Les rides, elle ne les cache pas. Elle les lit comme on lit un livre qu’on a vécu de l’intérieur. « Des cicatrices de vie. Des preuves de résistance. » Toute sa vie, elle a agi selon les attentes de la société. Aujourd’hui, ses enfants sont adultes. Elle ne doit plus de comptes. Cette liberté-là, dit-elle, « vient avec l’âge, avec les rides ». Comme si la peau qui change était aussi, quelque part, la permission de changer de vie.

Ce que Sylvette Geneviève revendique avec le plus de force, ce n’est pas le succès de son entreprise, ni même sa reconversion spectaculaire. C’est sa paix d’esprit. Parce que les jugements, eux, n’ont pas cessé. Mariée deux fois, divorcée deux fois, une troisième relation achevée, un bureau confortable quitté pour l’inconnu – il y a toujours quelqu’un pour savoir mieux qu’elle ce qu’elle aurait dû faire. « Personne ne connaît vraiment mon histoire », dit-elle simplement. « Aujourd’hui, je suis entrepreneuse, célibataire et surtout en paix avec moi-même. » 

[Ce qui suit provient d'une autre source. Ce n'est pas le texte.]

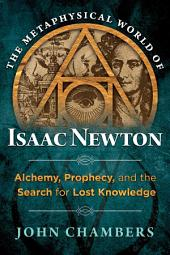 The Metaphysical World of Isaac Newton: Alchemy, Prophecy, and the Search for Lost Knowledge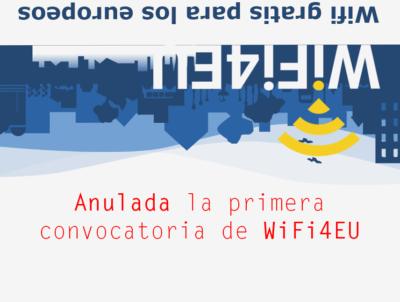 Anulada la primera convocatoria de WiFi4EU (14 de junio de 2018)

Derrière cette femme qui se décrit comme une battante – « une femme qui tombe, qui se relève et qui avance » – il y a ses trois enfants. Ils ont été son socle et sont devenus ses alliés. Sa fille aînée est « sa meilleure amie, celle qui sait tout ». Leur résilience lui a appris quelque chose qu’elle n’avait pas toujours su : ne jamais plier face aux aléas. Le volleyball, sport de sa jeunesse, lui a appris le reste : que l’équipe tient quand chacun fait sa part, et qu’on ne gagne pas seule.

Si la Journée internationale des femmes était un objet de son atelier, Sylvette n’hésite pas une seconde : une lampe. « La lumière est le symbole du bonheur, de la clarté, de la route qui s’éclaire malgré les embûches. » Le bois flotté que la mer a rejeté, que les vagues ont travaillé, que le sel a patiné… et qui finit par diffuser de la lumière dans le salon de quelqu’un. Sylvette Geneviève n’en tire aucune leçon grandiloquente. Elle fabrique juste ses lampes, dans son atelier de Rose-Hill, avec ses mains courageuses.